Feiern und dabei zwitschern: Eine Party nur für Twitterer

Feiern und dabei zwitschern: Eine Party nur für Twitterer

Immer mehr Wuppertaler nutzen den Online-Dienst mit den Kurznachrichten. Jetzt trafen sie sich zur Party im echten Leben und sprachen über das Lebensgefühl Twitter.

Wuppertal. "Heute: Twitterparty" - das verkündet ein Schild an der Eingangstür zum Kulturverein Rakete. Da schaut so mancher Passant neugierig durch die Fensterscheiben. Eine Tupperparty ist ja bekannt, aber was soll eine Twitterparty sein? Die Erklärung: Hier treffen sich Nutzer des Microblogging-Dienstes Twitter. Die Party bietet den Wuppertalern, die sich virtuell über diese Kommunikationsplattform kennen, die Gelegenheit zu einer Begegnung im echten Leben.

Nahezu täglich sind sie alle auf der Webseite www.twitter.com unterwegs. Sie berichten aus ihrem Alltag, was in ihrer Stadt geschieht, verfassen ironische Sinnsprüche oder kommentieren, was in der Welt los ist. Der Name dieser Plattform leitet sich von englisch "to twitter", also "zwitschern", ab. Denn bei Twitter pfeifen die Spatzen von den Dächern, es wird gequasselt, geklatscht und informiert. Wenn jemand im Internet ein öffentliches Tagebuch schreibt, dann nennt sich das bloggen. Bei Twitter heißt es Microblogging, weil dort jede Mitteilung (Tweet) nur 140 Zeichen umfasst - in der Kürze liegt die Würze. Und die Geschwindigkeit macht den Reiz aus, denn die Nutzer senden und lesen die Tweets nahezu in Echtzeit. Blitzschnell kann sich so eine Neuigkeit verbreiten.

Längst sind weit mehr als 100 Wuppertaler bei Twitter aktiv und lesen sich gegenseitig. Dazu tragen sie sich jeweils bei den anderen als "Follower" (Verfolger) ein. So kann jeder entscheiden, welche Nachrichten er auf seiner Seite angezeigt bekommt. Jeder Nutzer stellt seine eigene "Timeline" zusammen, in der mitunter sekündlich neue Tweets eingehen. Diese können von Privatpersonen, auch von Promis verfasst sein, oder von Zeitungen, Magazinen und Unternehmen.

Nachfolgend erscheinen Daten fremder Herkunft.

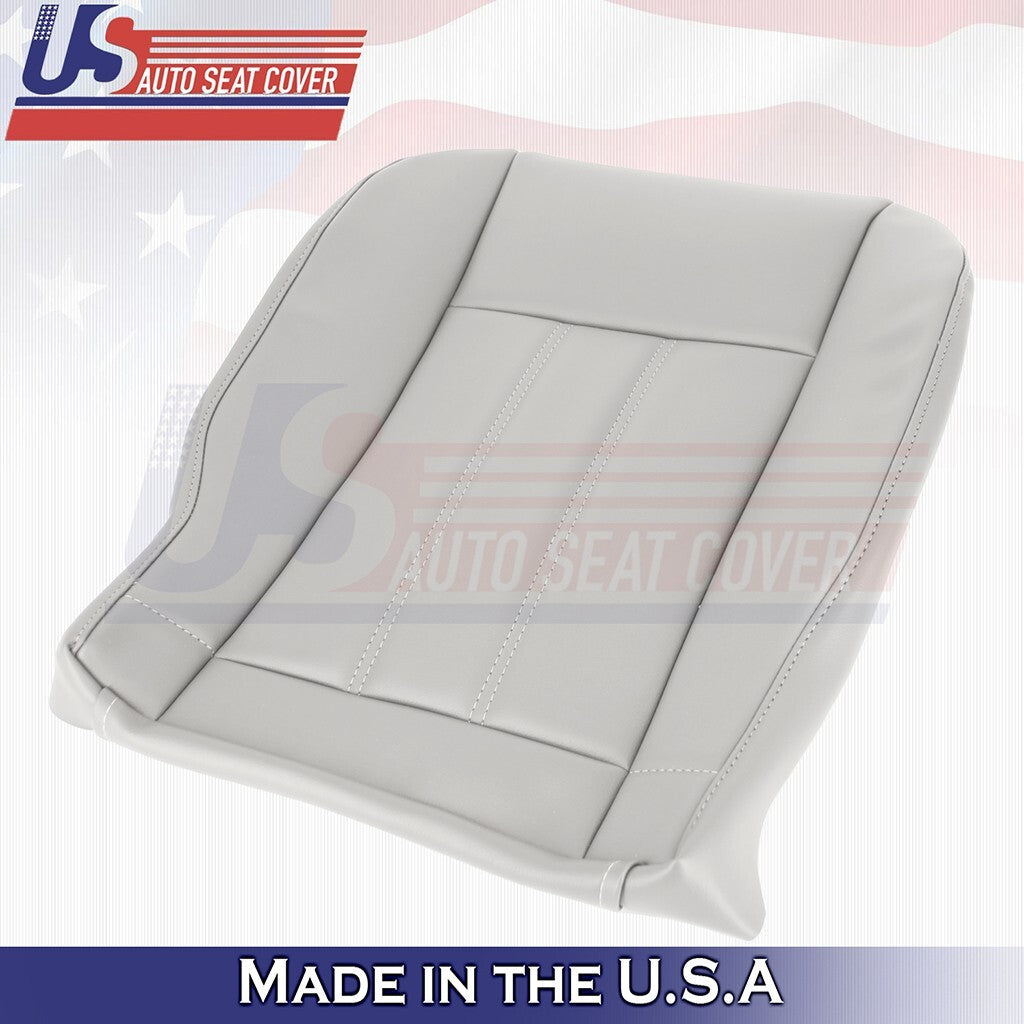 2008 to 2016 For Chrysler Town & Country Driver Bottom Leather Cover Light Tan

"Ich nutze Twitter vor allem, um mich schnell zu informieren", sagt Stefanie Niesemann. "Dafür habe ich mir extra einen kleinen Laptop gekauft und kann so jederzeit unterwegs aktuelle Nachrichten lesen. Und so weiß ich auch immer, was in meinem Netzwerk gerade los ist", sagt die Aktivistin der Piratenpartei, die bei Twitter unter dem Kürzel @SteffiNenz firmiert. Die meisten Nutzer verwenden einen sogenannten Nickname. Beispielsweise auch @cronhill. Den bürgerlichen Namen des Designers Thomas Schürmann bringen die Partygäste schnell in Erfahrung, nennen ihn aber trotzdem weiterhin unter seinem Twitter-Namen.

Die Stimmung ist entspannt und herzlich. Bei Wurstbrötchen, Bionade und Bier ergeben sich leicht Gespräche über das, was man voneinander gelesen hat. Cronhill spricht den Philosophie-Studenten Arne Kamola auf die Streiks an der Universität an. Denn unter @aberaberarne berichtet dieser regelmäßig aus den besetzten Hörsälen. Mit Christine Kerkmann ist auch eine, die noch nicht twittert, zur Party gekommen. Sie lässt sich von dem Künstler Olaf Engel (@engola) sogleich einen neuen Twitter-Account unter @frittenfee einrichten. "Ich möchte neue Leute kennen lernen", beschreibt sie ihren Antrieb zu dem Neueinstieg.

Zu der von Karin Konzelmann (@DieRoteEllen) gemeinsam mit dem Raketen-Team organisierten Party gehört auch eine Verlosung, die einer Behindertenwerkstatt in Rumänien zugute kommt. Der Hauptgewinn: vier von der Werkstatt gefertigte Adventskerzen. So erhielt die Veranstaltung den Namen "Twadventsfete" - denn Twitterer lieben die Anfangsbuchstaben ihres Portals und mogeln sie gerne überall hinzu. Natürlich wird an Laptops und Handys über jede Etappe der Verlosung getwittert. 82 Euro kommen schließlich als Spende zusammen. Konzelmann ist zufrieden: "Auch ein kleiner Beitrag kann helfen. Und wir haben großen Spaß gehabt."